*** PAGE EXCERPT ***

KEY BELOW: D / H / P (D means basic dimensions are shown; H means a history is given; P means one or more photographs are available)
Below: (TT) indicates that the link will open up in a new window belonging to our sister web site Tyne Tugs


Shipbuilder: Bainbridge & Wilson, Willington Quay (1864 - 1866)

Shipbuilder: Bainbridge, Davy & Hopper, Willington Quay (1864 - 1866)

The firm is first seen as Bainbridge & Wilson but also later seen as Bainbridge, Hopper & Wilson, Bainbridge, Davy & Hopper and Bainbridge & Co. The latter description perhaps accurately describing the more fluid nature of the company make up. The original owners appear to have been John Bainbridge (1822-1916) a Master Shipsmith and John Straker Wilson a Shipbroker, both of Byker in Newcastle. Later additions were Herbert Davy and Richard Smith Hopper.

There is no clear indication of the location of the yard. There are suggestions that it may have been on the old Adamson site, prior to Cleland setting up there. The dates would certainly allow this. However, in the Newcastle Journal of Monday 30/01/1865, the launch of the steam tug ROYAL SAXON is described as follows. "Messrs Bainbridge, Davies (sic), and Hopper's premises are on the east side of Messrs Palmer's at Howdon at Willington Quay". The Adamson / Cleland's site, previously mentioned, was on the west side of Palmer's yard.

*** End of PAGE EXCERPT ***
*** DATA ***

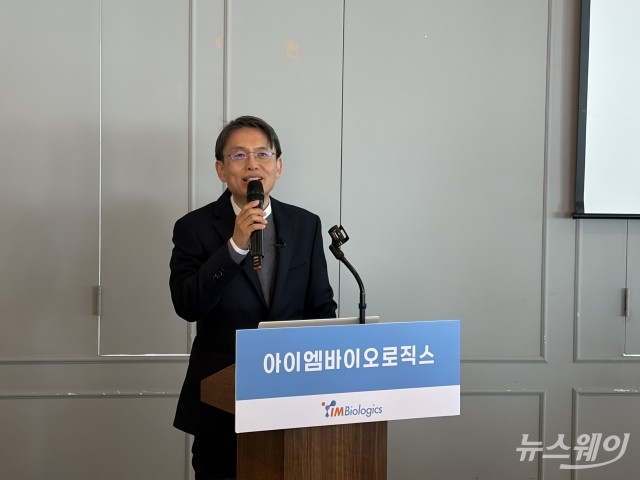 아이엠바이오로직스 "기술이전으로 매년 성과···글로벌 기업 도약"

*** End of DATA ***
*** DATA ***

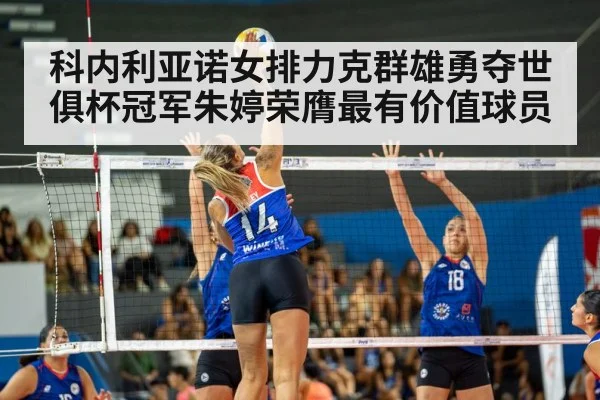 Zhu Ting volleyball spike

*** End of DATA ***
*** DATA ***

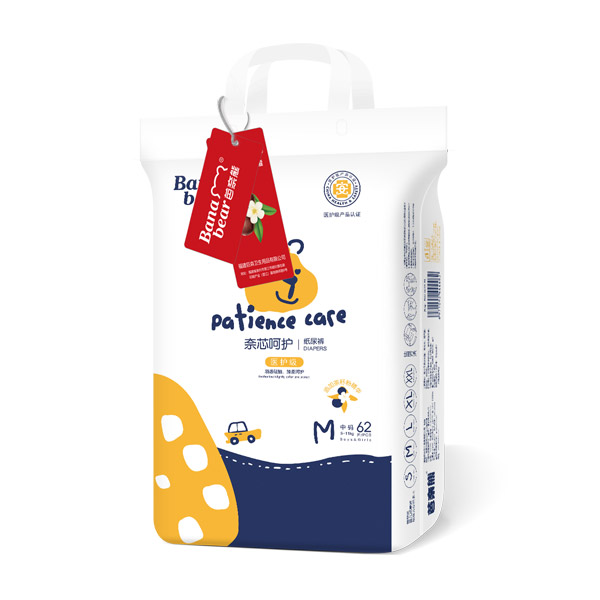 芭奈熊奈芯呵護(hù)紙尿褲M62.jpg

*** End of DATA ***

## [WHAT YOU NEED TO DO]
- 1) According to the shipbuilder history, what was John Straker Wilson's occupation?
- 2) For each statement, say whether it agrees with the shipbuilder history, and quote the words that decide it.
(a) John Bainbridge was a Master Shipsmith.
(b) The Adamson / Cleland site lay on the east side of Palmer's yard.
(c) The Newcastle Journal reported the launch of the steam tug ROYAL SAXON.
- 3) Carry the shipbuilder history of the Willington Quay yard forward from its final sentence.

## [RESPONSES IN ORDER]
- 1) He was a Shipbroker.

- 2)
(a) Yes: "John Bainbridge (1822-1916) a Master Shipsmith"
(b) No: "The Adamson / Cleland's site, previously mentioned, was on the west side of Palmer's yard."
(c) Yes: "in the Newcastle Journal of Monday 30/01/1865, the launch of the steam tug ROYAL SAXON is described as follows"

- 3)
In the Shields Daily Gazette of Friday 17/02/1865: "Yesterday afternoon a boiler exploded at Messrs Bainbridge & Co's iron shipbuilding-yard, Willington Quay, at about half-past two o'clock. One half of the boiler was sent through two brick walls across the road into Dr Dickenson's garden,and the other half was thrown into the river close beside one of the Commissioner's dredgers. Fortunately no lives were lost. The engineer was slightly scalded. The cause of the explosion has not yet been ascertained."

The partnership was declared bankrupt 27/01/1866.

A son of John Bainbridge was James L Bainbridge, who was a Boiler and Ship Smith at 15 Sandgate on Newcastle Quayside from about 1887 to at least 1934.

The above details are based on an extract from Tyne Shipyard Biographies, copyright of Ron French.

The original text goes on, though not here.